Essas proposições se integram à questão tratada a respeito da intertextualidade
como fundamental ao processo de leitura e seu funcionamento na própria apropriação
dos textos passados, a partir de uma mudança de perspectiva sobre tais textos e
concepções de leitura:
a intertextualidade substitui o relacionamento autor-texto, que foi contestado,
por um relacionamento entre o leitor e o texto, que situa o
lócus
do sentido
textual dentro da história do próprio discurso. Na verdade, uma obra literária
já não pode ser considerada original; se o fosse, não poderia ter sentido para
seu leitor. É apenas como parte de discursos anteriores que qualquer texto
obtém sentido e importância. (Hutcheon, 1991, p. 166)
Com isso, a construção de sentidos na interação com o material literário se dá
pela intertextualidade, o que ocorre em diversos níveis de profundidade e consciência; o
próprio texto fornece marcas que direcionam a leitura, no caso, por exemplo, da
reconfiguração das imagens históricas, variando, entretanto, a efetividade com a qual
determinadas marcas irão ecoar no conhecimento prévio do leitor.

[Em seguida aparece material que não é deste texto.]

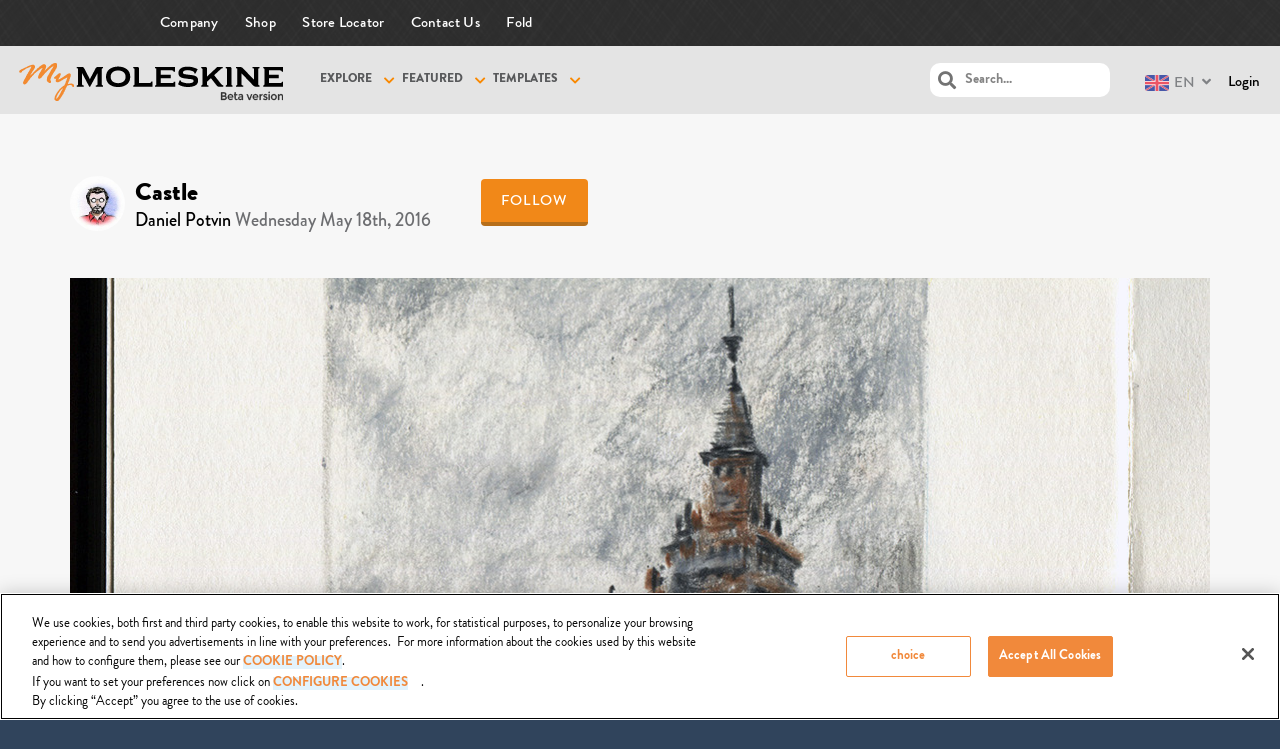

--- FILE ---
content_type: text/html; charset=UTF-8
request_url: https://mymoleskine.moleskine.com/community/wp-content/themes/boss-child/rpc/counterView.php?postID=187122&action=1
body_size: 47
content:
{"status":"OK","count":174}

--- FILE ---
content_type: application/javascript
request_url: https://mymoleskine.moleskine.com/community/wp-content/themes/boss-child/js/msk-patch.js?ver=1.0
body_size: 271
content:
jQuery(function(){
	msk_patch_init();
});

function msk_patch_init() {
	var $ = jQuery;
	
	if($(".mobile-header-outer #custom-nav-wrap").is(":visible")) {
		$(document).on("click", "#mobile-menu #header-menu ul li.menu-item a[href='#']:not(.open-submenu)", function(event){
			if($(this).parent().find(".sub-menu-wrap").size()) {
				$(this).parent().find("a.open-submenu").trigger("click");
			}
		});
	}
}
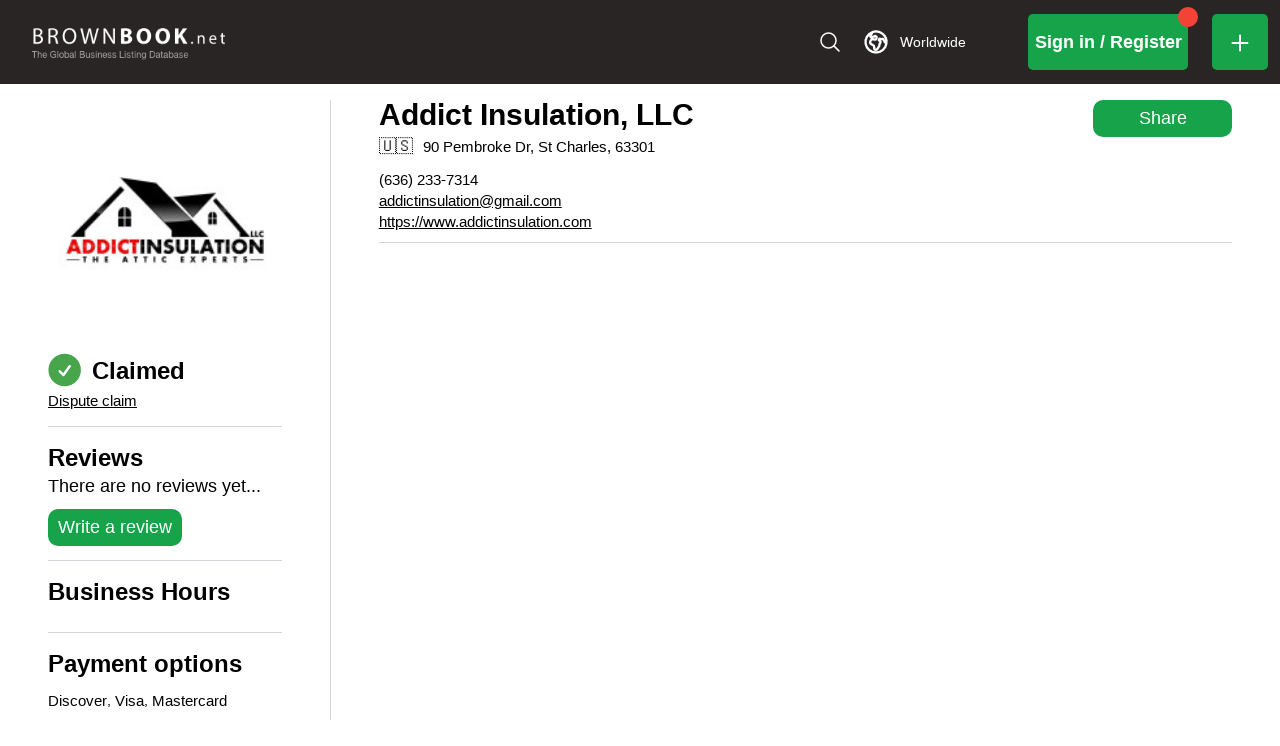

--- FILE ---
content_type: application/javascript; charset=utf-8
request_url: https://www.brownbook.net/_next/static/chunks/PaymentOptionsBlockOnBusinessPage.38190ae4b31b53b3.js
body_size: 6
content:
"use strict";(self.webpackChunk_N_E=self.webpackChunk_N_E||[]).push([[7190],{16186:(e,a,s)=>{s.r(a),s.d(a,{default:()=>l});var t=s(95155);let l=function(e){let{business:a}=e;return a&&a.payment_options_data&&a.payment_options_data.length>0?(0,t.jsxs)("div",{className:"flex flex-col w-full items-center justify-start",children:[(0,t.jsx)("div",{className:"flex w-full",children:(0,t.jsx)("p",{className:"text-2xl whitespace-nowrap font-bold pb-10",children:"Payment options"})}),(0,t.jsx)("div",{className:"flex w-full",children:(0,t.jsx)("div",{className:"flex items-center flex-wrap break-all whitespace-pre-wrap",id:"business-payment-options",children:a.payment_options_data.map((e,s)=>(0,t.jsxs)(t.Fragment,{children:[(0,t.jsx)("span",{className:"text-base",children:e},s),s!==(a.payment_options_data&&a.payment_options_data.length-1)?", ":""]}))})})]}):null}}}]);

Outro intertexto possível de emergir da leitura d’
O Chalaça
(1994) é a picaresca
espanhola, a partir da obra
A vida de Lazarilho de Tormes e de suas fortunas e
adversidades
(2005), de autor anônimo e publicadas em meados do século XVI. Além
de essa obra ser mencionada durante o romance como uma leitura de Francisco Gomes
–
“Eu relia um luxuoso volume de aventuras de Lazarilho de Tormes e me esforçava para não
ser visto nos momentos em que uma risada me escapava” (Torero, 1994, p. 90)
–
ela integra a
composição do texto pela conjugação de diversos motivos estruturadores e da presença
da personagem com tons anti-heróicos narrando sua própria história. Tal diálogo
intertextual permeia o romance de Torero, aspecto sobre o qual não nos aprofundaremos
neste trabalho, apenas trazendo alguns pontos que interligam as obras, muito em função
das personagens Lazarilho e Francisco Gomes: o jogo de máscaras que se institui,
visualizado na valorização a aparência de “homem de bem” e na imagem de
autenticidade dos textos; a persuasão e diálogo com o narratário, ou seja, preocupação
com a recepção dos textos; a trajetória das personagens, a preocupação com a
vestimenta. É possível perceber a conexão entre tais motivos, dos quais resgatamos em
especial o motivo do “cego”, do não enxergar a si próprio, que, além de apontar para o
primeiro amo de Lazarilho,
refere-se à gradual perda de sua capacidade de percepção e
entendimento de si próprio inserido na sociedade.